『田村俊子とわたし』読了

http://maruoka-hideko.net/tyosaku_3small.gif
http://maruoka-hideko.net/mokuroku2.htm#tyosaku_3
表紙と題字は粟津潔 http://ja.wikipedia.org/wiki/%E7%B2%9F%E6%B4%A5%E6%BD%94
          http://www.kiyoshiawazu.com/

田村俊子とわたし

田村俊子とわたし

田村俊子バンクーバー朝日がクロスしてないか、適当に借りて読んだ本。
カナダから帰国したタムラと著者が知り合い、
なんというか、浪費壁放蕩癖のあるタムラのイネーブラーになってしまった著者が、
就職先を斡旋してもあっさり蹴られたり、戦時体制での女性の軍事協力如何とか、
いろいろ忙しいのに、タムラが妻子ある男性と恋に落ちたので、さすがにこれはあかんわ、
底ついたわ、となって、そうするとタムラはさすが依存症の敏感な嗅覚か何かでそれを感じ、
転地療法で中国に行ってしまう。そこで終わる、回想録です。

中公から出た本の増補版、ドメス出版の第二版を読みました。
再版かかったんですね。よかったよかった。

タムラがその人間的ミリキで作者を籠絡し、まず最初にカネを引き出す場面が頁53で、

頁53
 その月の末のことである。
「自動車会社からですが」と運転手が集金にやってきた。自動車に乗ったおぼえなどない、何かのまちがいではないかというと、
「いいえ、今月の何日に、三十代の美しいご婦人を乗せて、本町アパートまでお送りしました。そのとき、こちらに代金をつけておくようにということでしたが」
 と答える。わたしは、ああ、そうだったのかとわかると同時に、やれやれとため息をつく。当時、俊子はもう五十歳を過ぎていたのに、三十歳代と見られたわけである。この若さは、誰もが認めていた。

____

### 課題一覧
(a) 抜粋によると、筆者が読んだのはどの出版社の第二版ですか。
(b) 抜粋のうち「田村俊子バンクーバー朝日がクロスしてないか、適当に借りて読んだ本。」から「再版かかったんですね。よかったよかった。」までの全文を、「著者」を「筆者」に差し替えて書き直してください。
ここから続く行は、抜粋とは切り離された別の資料です。

____

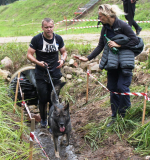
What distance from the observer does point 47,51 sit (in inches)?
184

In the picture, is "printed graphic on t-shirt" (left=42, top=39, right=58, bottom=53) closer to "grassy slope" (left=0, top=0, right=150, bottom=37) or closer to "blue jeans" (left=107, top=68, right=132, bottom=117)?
"blue jeans" (left=107, top=68, right=132, bottom=117)

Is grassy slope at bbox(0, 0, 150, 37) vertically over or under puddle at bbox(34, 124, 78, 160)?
over

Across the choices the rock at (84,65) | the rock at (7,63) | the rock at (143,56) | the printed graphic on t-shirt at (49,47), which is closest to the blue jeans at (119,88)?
the printed graphic on t-shirt at (49,47)

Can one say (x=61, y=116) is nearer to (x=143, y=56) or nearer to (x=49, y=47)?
(x=49, y=47)

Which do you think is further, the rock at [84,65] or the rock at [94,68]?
the rock at [84,65]

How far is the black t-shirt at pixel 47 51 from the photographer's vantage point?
4.63 m

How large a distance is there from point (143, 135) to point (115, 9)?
2165mm

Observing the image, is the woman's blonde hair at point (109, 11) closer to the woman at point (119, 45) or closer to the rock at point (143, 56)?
the woman at point (119, 45)

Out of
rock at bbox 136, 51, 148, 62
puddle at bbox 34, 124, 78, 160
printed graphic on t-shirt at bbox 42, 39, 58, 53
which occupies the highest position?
printed graphic on t-shirt at bbox 42, 39, 58, 53

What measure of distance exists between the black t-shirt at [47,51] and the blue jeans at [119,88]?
127cm

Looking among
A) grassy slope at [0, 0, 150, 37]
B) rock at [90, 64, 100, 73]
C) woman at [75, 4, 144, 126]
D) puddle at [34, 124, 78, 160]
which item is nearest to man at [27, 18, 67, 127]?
puddle at [34, 124, 78, 160]

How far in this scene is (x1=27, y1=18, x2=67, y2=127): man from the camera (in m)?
4.60

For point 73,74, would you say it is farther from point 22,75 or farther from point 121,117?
point 121,117

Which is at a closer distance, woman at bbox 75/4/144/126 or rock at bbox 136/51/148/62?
woman at bbox 75/4/144/126
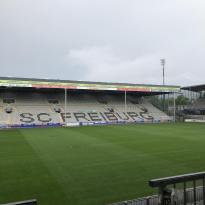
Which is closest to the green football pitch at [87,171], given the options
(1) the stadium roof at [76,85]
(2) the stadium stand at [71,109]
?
(1) the stadium roof at [76,85]

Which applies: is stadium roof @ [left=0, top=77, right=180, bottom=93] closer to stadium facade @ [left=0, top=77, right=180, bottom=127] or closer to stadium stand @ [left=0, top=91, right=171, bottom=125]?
stadium facade @ [left=0, top=77, right=180, bottom=127]

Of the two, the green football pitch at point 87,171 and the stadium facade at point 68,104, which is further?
the stadium facade at point 68,104

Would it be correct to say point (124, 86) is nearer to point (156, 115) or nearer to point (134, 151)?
point (156, 115)

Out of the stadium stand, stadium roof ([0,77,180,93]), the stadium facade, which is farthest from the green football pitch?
the stadium stand

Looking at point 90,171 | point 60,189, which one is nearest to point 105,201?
point 60,189

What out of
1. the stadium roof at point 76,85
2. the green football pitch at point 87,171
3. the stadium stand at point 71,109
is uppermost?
the stadium roof at point 76,85

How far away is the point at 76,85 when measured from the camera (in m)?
40.9

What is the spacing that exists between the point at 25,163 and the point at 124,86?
1334 inches

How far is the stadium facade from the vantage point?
127ft

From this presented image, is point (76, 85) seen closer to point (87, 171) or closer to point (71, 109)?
point (71, 109)

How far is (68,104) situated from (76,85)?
650 cm

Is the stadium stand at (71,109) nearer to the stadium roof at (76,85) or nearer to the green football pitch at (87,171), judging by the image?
the stadium roof at (76,85)

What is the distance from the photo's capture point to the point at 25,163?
12.1 m

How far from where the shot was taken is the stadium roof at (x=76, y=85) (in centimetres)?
3726
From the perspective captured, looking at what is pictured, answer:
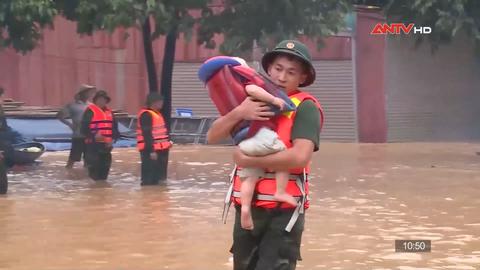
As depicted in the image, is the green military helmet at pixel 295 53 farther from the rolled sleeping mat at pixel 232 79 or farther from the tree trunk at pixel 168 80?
the tree trunk at pixel 168 80

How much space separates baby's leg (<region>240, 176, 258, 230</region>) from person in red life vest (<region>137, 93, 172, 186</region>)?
950 centimetres

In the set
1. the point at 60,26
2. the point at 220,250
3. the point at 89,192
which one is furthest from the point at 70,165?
the point at 60,26

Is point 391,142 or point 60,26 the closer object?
point 391,142

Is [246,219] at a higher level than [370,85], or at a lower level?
higher

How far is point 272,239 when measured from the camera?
5.12m

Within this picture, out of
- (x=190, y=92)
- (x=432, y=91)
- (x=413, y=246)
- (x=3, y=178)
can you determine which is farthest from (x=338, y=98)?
(x=413, y=246)

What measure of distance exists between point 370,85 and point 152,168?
48.4 feet

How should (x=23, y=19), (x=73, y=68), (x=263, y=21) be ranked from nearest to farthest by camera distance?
(x=23, y=19)
(x=263, y=21)
(x=73, y=68)

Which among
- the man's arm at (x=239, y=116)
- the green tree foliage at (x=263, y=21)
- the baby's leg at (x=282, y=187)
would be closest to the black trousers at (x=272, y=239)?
the baby's leg at (x=282, y=187)

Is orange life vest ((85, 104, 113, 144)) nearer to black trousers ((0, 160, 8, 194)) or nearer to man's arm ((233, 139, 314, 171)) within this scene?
black trousers ((0, 160, 8, 194))

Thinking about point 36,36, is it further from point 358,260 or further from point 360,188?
point 358,260

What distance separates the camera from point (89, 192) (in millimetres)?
14508

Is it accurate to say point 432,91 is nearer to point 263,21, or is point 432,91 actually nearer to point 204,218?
point 263,21

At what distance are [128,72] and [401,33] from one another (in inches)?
370
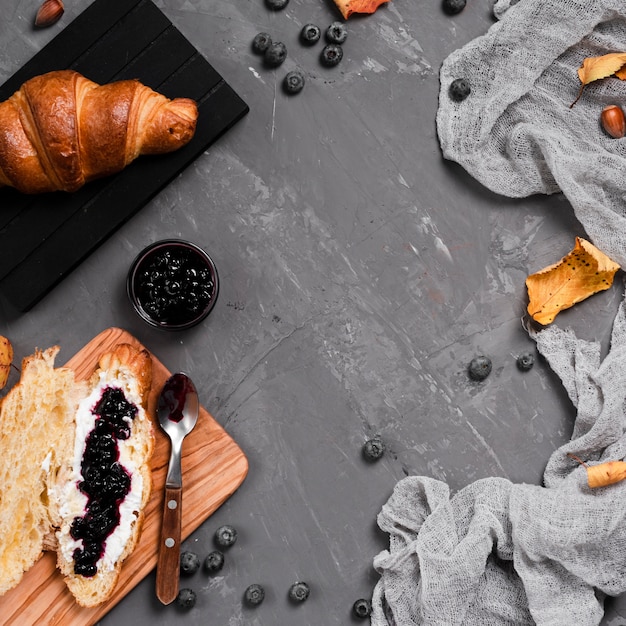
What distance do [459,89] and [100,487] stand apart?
5.07 ft

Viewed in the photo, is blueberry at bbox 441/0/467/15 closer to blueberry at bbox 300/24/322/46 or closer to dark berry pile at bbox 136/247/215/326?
blueberry at bbox 300/24/322/46

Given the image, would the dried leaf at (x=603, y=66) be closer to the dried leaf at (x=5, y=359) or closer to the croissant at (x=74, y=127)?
the croissant at (x=74, y=127)

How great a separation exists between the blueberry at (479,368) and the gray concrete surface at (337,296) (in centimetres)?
3

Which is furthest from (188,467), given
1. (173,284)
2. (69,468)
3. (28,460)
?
(173,284)

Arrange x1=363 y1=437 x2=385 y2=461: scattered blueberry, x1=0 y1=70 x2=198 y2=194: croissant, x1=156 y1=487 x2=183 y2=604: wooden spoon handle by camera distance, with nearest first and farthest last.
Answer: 1. x1=0 y1=70 x2=198 y2=194: croissant
2. x1=156 y1=487 x2=183 y2=604: wooden spoon handle
3. x1=363 y1=437 x2=385 y2=461: scattered blueberry

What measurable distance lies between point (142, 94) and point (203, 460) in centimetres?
104

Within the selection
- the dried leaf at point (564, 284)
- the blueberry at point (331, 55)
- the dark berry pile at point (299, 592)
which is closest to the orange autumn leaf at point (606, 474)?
the dried leaf at point (564, 284)

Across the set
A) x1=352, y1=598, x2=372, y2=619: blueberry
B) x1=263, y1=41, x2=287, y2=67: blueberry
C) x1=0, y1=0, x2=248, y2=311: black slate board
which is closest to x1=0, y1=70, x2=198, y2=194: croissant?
x1=0, y1=0, x2=248, y2=311: black slate board

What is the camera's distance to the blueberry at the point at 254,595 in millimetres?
2133

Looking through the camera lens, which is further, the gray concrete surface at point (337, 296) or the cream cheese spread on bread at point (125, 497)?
the gray concrete surface at point (337, 296)

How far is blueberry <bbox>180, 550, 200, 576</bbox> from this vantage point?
2131 mm

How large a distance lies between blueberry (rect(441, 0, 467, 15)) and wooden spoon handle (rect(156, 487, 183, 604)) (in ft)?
5.33

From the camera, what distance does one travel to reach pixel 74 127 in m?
1.97

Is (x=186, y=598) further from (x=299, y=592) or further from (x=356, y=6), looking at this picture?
(x=356, y=6)
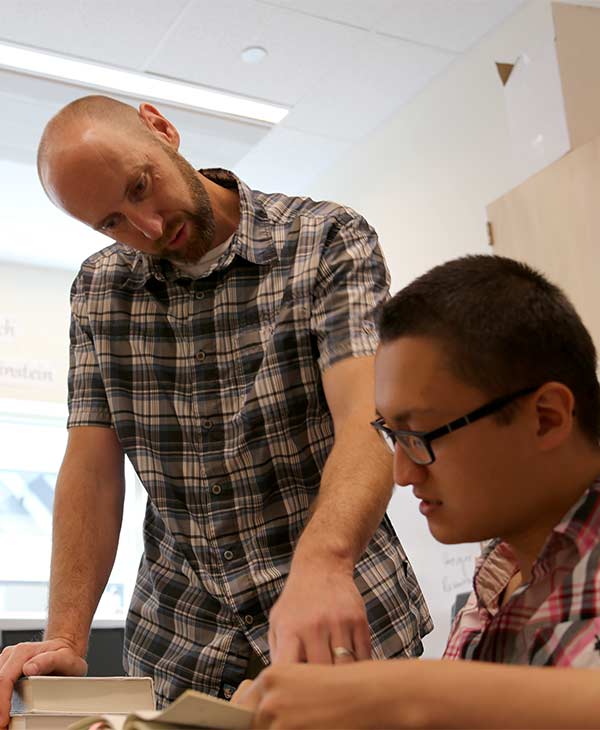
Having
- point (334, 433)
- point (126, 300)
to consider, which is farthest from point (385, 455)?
point (126, 300)

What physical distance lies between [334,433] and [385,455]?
198 mm

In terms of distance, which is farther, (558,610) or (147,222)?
(147,222)

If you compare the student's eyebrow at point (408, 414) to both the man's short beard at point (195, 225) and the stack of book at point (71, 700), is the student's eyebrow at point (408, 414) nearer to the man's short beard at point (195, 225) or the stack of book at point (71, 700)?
the stack of book at point (71, 700)

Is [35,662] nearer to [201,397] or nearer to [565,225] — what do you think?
[201,397]

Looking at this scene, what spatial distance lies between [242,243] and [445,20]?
2.28m

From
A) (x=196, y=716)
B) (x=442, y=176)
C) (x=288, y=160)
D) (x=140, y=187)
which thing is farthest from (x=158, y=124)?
(x=288, y=160)

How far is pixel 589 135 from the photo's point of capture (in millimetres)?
2641

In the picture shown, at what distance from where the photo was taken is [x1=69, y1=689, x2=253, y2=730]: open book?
0.60 meters

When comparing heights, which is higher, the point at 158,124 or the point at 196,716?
the point at 158,124

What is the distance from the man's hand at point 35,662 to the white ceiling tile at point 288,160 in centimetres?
316

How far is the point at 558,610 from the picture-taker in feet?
2.46

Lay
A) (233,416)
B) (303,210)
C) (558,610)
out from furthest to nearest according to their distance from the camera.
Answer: (303,210)
(233,416)
(558,610)

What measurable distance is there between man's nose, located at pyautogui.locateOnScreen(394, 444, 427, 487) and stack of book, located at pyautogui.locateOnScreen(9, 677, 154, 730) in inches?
14.3

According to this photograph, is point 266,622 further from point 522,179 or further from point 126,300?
point 522,179
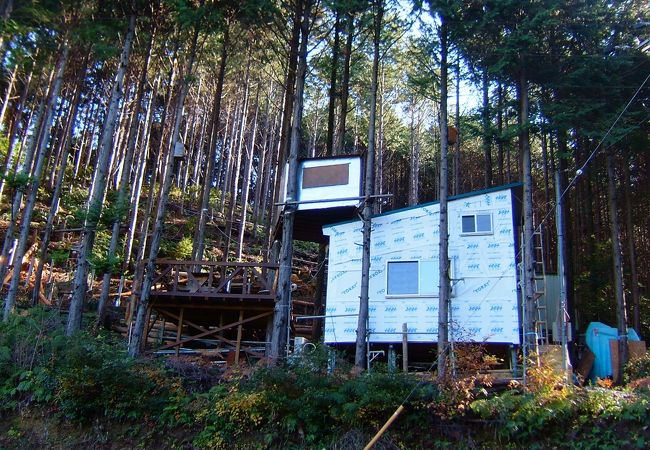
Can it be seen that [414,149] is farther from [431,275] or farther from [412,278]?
[431,275]

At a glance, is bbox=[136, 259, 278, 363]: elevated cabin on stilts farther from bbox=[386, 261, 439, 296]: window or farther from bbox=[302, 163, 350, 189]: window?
bbox=[386, 261, 439, 296]: window

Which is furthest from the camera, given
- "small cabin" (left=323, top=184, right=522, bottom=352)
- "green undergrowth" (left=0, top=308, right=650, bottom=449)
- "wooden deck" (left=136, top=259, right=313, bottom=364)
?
"wooden deck" (left=136, top=259, right=313, bottom=364)

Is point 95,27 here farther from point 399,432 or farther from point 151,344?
point 399,432

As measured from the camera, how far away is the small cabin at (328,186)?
1548 cm

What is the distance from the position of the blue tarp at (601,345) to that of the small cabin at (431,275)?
13.6ft

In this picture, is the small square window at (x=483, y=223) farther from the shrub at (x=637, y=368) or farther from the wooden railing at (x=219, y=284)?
the wooden railing at (x=219, y=284)

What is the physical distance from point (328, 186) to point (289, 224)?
1.70 metres

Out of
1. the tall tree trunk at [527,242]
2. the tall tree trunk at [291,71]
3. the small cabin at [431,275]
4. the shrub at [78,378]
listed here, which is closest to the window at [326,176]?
the small cabin at [431,275]

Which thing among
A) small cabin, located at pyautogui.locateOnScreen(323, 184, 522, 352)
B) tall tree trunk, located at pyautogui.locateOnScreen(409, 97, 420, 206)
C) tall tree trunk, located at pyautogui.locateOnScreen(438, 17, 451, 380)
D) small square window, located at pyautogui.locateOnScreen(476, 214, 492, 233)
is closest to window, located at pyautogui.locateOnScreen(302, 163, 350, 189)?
small cabin, located at pyautogui.locateOnScreen(323, 184, 522, 352)

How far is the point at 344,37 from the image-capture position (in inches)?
792

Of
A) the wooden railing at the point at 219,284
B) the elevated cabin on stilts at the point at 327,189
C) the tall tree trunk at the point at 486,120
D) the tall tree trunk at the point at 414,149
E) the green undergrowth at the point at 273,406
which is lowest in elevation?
the green undergrowth at the point at 273,406

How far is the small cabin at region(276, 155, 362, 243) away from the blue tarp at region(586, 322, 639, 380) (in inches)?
325

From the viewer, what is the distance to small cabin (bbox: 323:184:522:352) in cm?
1364

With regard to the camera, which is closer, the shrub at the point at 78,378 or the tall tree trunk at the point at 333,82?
the shrub at the point at 78,378
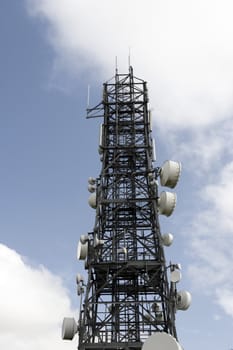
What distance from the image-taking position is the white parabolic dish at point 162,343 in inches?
581

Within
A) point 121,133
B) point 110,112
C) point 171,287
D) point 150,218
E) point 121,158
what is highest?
point 110,112

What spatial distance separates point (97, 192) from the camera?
2894 cm

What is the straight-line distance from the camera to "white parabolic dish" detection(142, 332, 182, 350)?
14.8 metres

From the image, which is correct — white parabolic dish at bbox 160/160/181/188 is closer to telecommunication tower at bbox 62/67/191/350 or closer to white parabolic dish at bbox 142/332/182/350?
telecommunication tower at bbox 62/67/191/350

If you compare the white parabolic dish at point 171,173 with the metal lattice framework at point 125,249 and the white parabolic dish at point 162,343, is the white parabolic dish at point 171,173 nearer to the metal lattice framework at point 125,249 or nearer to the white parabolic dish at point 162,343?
the metal lattice framework at point 125,249

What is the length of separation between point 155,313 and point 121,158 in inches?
443

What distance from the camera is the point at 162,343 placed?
14984 millimetres

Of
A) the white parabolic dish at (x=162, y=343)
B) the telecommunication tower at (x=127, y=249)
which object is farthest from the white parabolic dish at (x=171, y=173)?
A: the white parabolic dish at (x=162, y=343)

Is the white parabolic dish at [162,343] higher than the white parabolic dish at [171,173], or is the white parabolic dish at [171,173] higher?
the white parabolic dish at [171,173]

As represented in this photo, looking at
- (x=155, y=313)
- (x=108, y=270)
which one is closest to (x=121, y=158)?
(x=108, y=270)

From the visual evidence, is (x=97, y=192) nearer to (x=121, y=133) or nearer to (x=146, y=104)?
(x=121, y=133)

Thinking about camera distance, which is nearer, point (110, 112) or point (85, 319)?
point (85, 319)

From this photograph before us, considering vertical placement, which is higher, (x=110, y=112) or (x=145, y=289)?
(x=110, y=112)

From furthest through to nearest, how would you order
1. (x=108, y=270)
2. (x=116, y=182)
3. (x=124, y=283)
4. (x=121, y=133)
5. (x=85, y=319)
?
(x=121, y=133), (x=116, y=182), (x=124, y=283), (x=108, y=270), (x=85, y=319)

____

### 課題の解答
(a) ドメス出版の第二版です。

(b)
田村俊子バンクーバー朝日がクロスしてないか、適当に借りて読んだ本。
カナダから帰国したタムラと筆者が知り合い、
なんというか、浪費壁放蕩癖のあるタムラのイネーブラーになってしまった筆者が、
就職先を斡旋してもあっさり蹴られたり、戦時体制での女性の軍事協力如何とか、
いろいろ忙しいのに、タムラが妻子ある男性と恋に落ちたので、さすがにこれはあかんわ、
底ついたわ、となって、そうするとタムラはさすが依存症の敏感な嗅覚か何かでそれを感じ、
転地療法で中国に行ってしまう。そこで終わる、回想録です。

中公から出た本の増補版、ドメス出版の第二版を読みました。
再版かかったんですね。よかったよかった。